Однажды долго не мог заснуть, думая о Язгуль. Меня это даже слегка напугало. Хотя что может теперь меня напугать? Была какая-то секундная горечь. Человек осознает свой возраст с опозданием. Вроде того, как с изменой жены: все уже все знают, а ты не догадываешься. Но есть нечто, существующее помимо сознания, какой-то тайный часовой механизм, который вдруг подает сигналы. Помню, как ехал подростком в трамвае и увидел молодую женщину, сидевшую напротив, ничем не примечательную, загорелую, грудастую, с сумкой на коленях, с голыми ногами, которые она скрестила небрежного, какя увидел эту сидящую женщину, было для меня внезапно и ново и тоже, как теперь, слегка напугало. Сразу после того, как думал ночью о Язгуль, перекинулся на мысли о себе. Это связано неумолимо: как только задумываюсь о времени, тут же перескакиваю на свою дорогую персону. Кто я, что я и так далее. Иногда думаешь: все ничего, я в порядке. А иногда — тоска. Нет, думаешь, толку не вышло. Всю жизнь делал не то,
Мне уже сорок восемь, а выгляжу лет на десять старше. От сидячей жизни и неумеренного курения мое лицо приобрело желтоватый оттенок, одрябло, под глазами у меня мешки, которые темнеют и увеличиваются, когда накануне «расширишь сосуды». Раньше я пил порядочно, называл это «расширить сосуды», теперь же врачи запретили, да и сам чувствую: после трех, а то и двух рюмок сердце колотится неимоверно и задыхаюсь. Курить тоже заставили бросить. Но дело не в том. Совершенно не в том! Можно болеть, можно всю жизнь делать работу не по душе, но нужно ощущать себя человеком. Для этого необходимо единственное — атмосфера простой человечности. Простой, как арифметика. Никто не может выработать это ощущение сам, автономно, оно возникает от других, от близких. Мы не замечаем, как иногда утрачивается это вековечное, истинное: быть близким для близких. Ну, что за ветошь: возлюби ближнего своего? Библейская болтология и идеализм. Но если человек не чувствует близости близких, то, как бы ни был он интеллектуально высок, идейно подкован, он начинает душевно корчиться и задыхаться — не хватает кислорода.
Когда он сказал мне: «А ты чем лучше? Производишь какую-то муру, а твоя совесть молчит?» — я почувствовал, как у меня что-то остановилось в груди, в аорте.

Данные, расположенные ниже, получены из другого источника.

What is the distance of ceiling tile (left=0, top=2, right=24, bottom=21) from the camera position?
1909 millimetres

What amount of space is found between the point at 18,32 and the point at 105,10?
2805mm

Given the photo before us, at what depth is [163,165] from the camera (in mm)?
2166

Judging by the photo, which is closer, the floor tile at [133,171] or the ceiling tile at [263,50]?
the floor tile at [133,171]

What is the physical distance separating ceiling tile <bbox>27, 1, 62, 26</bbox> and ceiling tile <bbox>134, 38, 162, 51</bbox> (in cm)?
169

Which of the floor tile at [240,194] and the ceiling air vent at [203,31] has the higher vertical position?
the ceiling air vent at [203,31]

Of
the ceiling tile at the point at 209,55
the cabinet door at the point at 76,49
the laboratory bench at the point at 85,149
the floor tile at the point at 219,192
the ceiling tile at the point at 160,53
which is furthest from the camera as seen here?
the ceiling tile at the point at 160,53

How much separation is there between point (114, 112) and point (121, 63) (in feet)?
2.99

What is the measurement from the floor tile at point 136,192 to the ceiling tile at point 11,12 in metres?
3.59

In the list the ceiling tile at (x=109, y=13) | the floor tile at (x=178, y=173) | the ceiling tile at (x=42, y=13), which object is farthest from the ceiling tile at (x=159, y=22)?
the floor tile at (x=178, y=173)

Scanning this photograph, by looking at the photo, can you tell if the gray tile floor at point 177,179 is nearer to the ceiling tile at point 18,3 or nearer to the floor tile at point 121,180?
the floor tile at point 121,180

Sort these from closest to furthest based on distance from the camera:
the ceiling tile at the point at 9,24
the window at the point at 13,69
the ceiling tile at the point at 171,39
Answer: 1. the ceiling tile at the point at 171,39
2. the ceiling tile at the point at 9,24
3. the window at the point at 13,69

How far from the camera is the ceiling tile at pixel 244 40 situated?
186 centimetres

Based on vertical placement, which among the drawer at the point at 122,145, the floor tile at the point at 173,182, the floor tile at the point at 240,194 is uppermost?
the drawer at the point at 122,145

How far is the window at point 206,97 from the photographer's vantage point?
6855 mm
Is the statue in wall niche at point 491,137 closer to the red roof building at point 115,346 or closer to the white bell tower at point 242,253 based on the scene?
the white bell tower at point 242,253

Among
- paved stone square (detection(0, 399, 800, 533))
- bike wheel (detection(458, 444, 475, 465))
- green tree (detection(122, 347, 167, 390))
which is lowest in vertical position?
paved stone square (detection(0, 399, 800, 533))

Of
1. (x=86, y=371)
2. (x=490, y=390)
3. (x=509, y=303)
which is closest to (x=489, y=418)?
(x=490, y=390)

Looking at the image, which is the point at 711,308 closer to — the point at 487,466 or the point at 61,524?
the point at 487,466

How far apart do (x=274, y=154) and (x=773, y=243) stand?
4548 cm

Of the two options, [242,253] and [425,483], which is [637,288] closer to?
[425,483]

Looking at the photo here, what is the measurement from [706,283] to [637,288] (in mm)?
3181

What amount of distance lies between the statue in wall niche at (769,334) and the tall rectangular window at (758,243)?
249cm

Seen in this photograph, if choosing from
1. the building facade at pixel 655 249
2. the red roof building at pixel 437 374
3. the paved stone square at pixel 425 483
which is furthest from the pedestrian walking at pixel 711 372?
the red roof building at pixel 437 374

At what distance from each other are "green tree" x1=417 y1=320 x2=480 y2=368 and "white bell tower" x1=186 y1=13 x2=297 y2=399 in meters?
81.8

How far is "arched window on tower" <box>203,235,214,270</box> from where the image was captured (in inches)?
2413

Я двигал ртом, ничего не мог произнести, а он смотрел на меня уже не так, как раньше, а с испугом. Наконец я сказал: «Негодяй! На эту муру я тебя поил и кормил семнадцать лет, довел до десятого класса! На эту муру ты покупаешь себе джинсы, пластинки и всякую дрянь! И сам ты дрянь!» И тут я его ударил. Он согнулся и побежал в свою комнату. Я знал, что ему было больно. Но я не чувствовал никакой жалости к нему — хотя я бил его редко, может быть, два или три раза за всю жизнь, — я только чувствовал пустоту и отчаянье, которое эту пустоту заполняло. Фраза, брошенная мне в лицо, была давно придумана, и в ней были ненависть и презрение, накопленные месяцами и, может быть, даже годами. Там был, конечно, не один Кирилл, но и Рита. Так они разговаривают обо мне между собой. И, главное, в этой фразе был я! Я, я! Узнал свои словечки: «производишь муру». Презрение — вещь заразительная. Я никогда не вскипел бы так бурно, если б не почуял в этой фразе себя, свое тайное, как дурная, скрываемая болезнь, презренье к «муре» и к своей собственной тоже.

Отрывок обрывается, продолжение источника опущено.